▶ Exercise: Please return all of the records that follow, exactly as written.

(Records from a dataset)
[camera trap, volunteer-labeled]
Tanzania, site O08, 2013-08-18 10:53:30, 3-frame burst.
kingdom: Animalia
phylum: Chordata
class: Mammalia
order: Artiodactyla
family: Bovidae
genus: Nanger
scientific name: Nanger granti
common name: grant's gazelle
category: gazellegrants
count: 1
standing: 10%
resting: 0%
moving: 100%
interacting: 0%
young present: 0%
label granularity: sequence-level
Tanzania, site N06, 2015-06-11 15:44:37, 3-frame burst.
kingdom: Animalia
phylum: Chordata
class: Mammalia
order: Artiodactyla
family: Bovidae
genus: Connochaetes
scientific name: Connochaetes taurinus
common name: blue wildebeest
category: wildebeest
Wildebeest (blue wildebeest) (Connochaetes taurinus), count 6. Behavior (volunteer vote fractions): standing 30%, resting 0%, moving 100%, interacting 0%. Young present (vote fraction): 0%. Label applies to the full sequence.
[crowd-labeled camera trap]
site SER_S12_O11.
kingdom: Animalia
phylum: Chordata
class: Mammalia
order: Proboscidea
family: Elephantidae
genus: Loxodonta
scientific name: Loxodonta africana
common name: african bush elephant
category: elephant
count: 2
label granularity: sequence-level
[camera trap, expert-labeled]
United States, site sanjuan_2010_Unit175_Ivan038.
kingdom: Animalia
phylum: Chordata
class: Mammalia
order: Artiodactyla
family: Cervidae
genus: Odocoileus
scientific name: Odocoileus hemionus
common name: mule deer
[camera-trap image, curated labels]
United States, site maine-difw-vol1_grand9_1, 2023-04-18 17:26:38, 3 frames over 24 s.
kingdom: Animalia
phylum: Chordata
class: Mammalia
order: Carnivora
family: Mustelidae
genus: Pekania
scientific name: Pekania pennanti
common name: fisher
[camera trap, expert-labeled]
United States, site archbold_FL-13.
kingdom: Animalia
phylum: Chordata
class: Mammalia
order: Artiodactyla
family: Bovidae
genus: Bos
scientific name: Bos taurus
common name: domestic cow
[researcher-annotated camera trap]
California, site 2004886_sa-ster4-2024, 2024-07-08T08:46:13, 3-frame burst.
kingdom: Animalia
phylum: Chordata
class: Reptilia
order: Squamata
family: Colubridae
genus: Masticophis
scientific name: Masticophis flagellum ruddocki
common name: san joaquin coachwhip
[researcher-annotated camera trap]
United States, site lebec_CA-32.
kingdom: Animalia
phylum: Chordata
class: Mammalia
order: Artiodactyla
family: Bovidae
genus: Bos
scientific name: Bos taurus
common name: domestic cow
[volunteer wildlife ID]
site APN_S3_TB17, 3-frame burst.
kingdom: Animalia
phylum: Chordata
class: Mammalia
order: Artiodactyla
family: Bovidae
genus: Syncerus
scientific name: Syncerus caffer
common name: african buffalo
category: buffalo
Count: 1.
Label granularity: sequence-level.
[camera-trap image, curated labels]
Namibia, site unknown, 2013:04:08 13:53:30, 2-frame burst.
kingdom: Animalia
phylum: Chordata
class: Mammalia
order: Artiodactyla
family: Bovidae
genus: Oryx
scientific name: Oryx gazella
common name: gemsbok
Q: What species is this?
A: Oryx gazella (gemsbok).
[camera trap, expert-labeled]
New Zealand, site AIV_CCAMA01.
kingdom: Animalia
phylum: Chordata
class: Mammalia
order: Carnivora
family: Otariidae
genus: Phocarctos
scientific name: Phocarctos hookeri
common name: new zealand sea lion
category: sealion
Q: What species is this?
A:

▶ Reply:
[camera trap, volunteer-labeled]
Tanzania, site O08, 2013-08-18 10:53:30, 3-frame burst.
kingdom: Animalia
phylum: Chordata
class: Mammalia
order: Artiodactyla
family: Bovidae
genus: Nanger
scientific name: Nanger granti
common name: grant's gazelle
category: gazellegrants
count: 1
standing: 10%
resting: 0%
moving: 100%
interacting: 0%
young present: 0%
label granularity: sequence-level
Tanzania, site N06, 2015-06-11 15:44:37, 3-frame burst.
kingdom: Animalia
phylum: Chordata
class: Mammalia
order: Artiodactyla
family: Bovidae
genus: Connochaetes
scientific name: Connochaetes taurinus
common name: blue wildebeest
category: wildebeest
Wildebeest (blue wildebeest) (Connochaetes taurinus), count 6. Behavior (volunteer vote fractions): standing 30%, resting 0%, moving 100%, interacting 0%. Young present (vote fraction): 0%. Label applies to the full sequence.
[crowd-labeled camera trap]
site SER_S12_O11.
kingdom: Animalia
phylum: Chordata
class: Mammalia
order: Proboscidea
family: Elephantidae
genus: Loxodonta
scientific name: Loxodonta africana
common name: african bush elephant
category: elephant
count: 2
label granularity: sequence-level
[camera trap, expert-labeled]
United States, site sanjuan_2010_Unit175_Ivan038.
kingdom: Animalia
phylum: Chordata
class: Mammalia
order: Artiodactyla
family: Cervidae
genus: Odocoileus
scientific name: Odocoileus hemionus
common name: mule deer
[camera-trap image, curated labels]
United States, site maine-difw-vol1_grand9_1, 2023-04-18 17:26:38, 3 frames over 24 s.
kingdom: Animalia
phylum: Chordata
class: Mammalia
order: Carnivora
family: Mustelidae
genus: Pekania
scientific name: Pekania pennanti
common name: fisher
[camera trap, expert-labeled]
United States, site archbold_FL-13.
kingdom: Animalia
phylum: Chordata
class: Mammalia
order: Artiodactyla
family: Bovidae
genus: Bos
scientific name: Bos taurus
common name: domestic cow
[researcher-annotated camera trap]
California, site 2004886_sa-ster4-2024, 2024-07-08T08:46:13, 3-frame burst.
kingdom: Animalia
phylum: Chordata
class: Reptilia
order: Squamata
family: Colubridae
genus: Masticophis
scientific name: Masticophis flagellum ruddocki
common name: san joaquin coachwhip
[researcher-annotated camera trap]
United States, site lebec_CA-32.
kingdom: Animalia
phylum: Chordata
class: Mammalia
order: Artiodactyla
family: Bovidae
genus: Bos
scientific name: Bos taurus
common name: domestic cow
[volunteer wildlife ID]
site APN_S3_TB17, 3-frame burst.
kingdom: Animalia
phylum: Chordata
class: Mammalia
order: Artiodactyla
family: Bovidae
genus: Syncerus
scientific name: Syncerus caffer
common name: african buffalo
category: buffalo
Count: 1.
Label granularity: sequence-level.
[camera-trap image, curated labels]
Namibia, site unknown, 2013:04:08 13:53:30, 2-frame burst.
kingdom: Animalia
phylum: Chordata
class: Mammalia
order: Artiodactyla
family: Bovidae
genus: Oryx
scientific name: Oryx gazella
common name: gemsbok
Q: What species is this?
A: Oryx gazella (gemsbok).
[camera trap, expert-labeled]
New Zealand, site AIV_CCAMA01.
kingdom: Animalia
phylum: Chordata
class: Mammalia
order: Carnivora
family: Otariidae
genus: Phocarctos
scientific name: Phocarctos hookeri
common name: new zealand sea lion
category: sealion
Q: What species is this?
A:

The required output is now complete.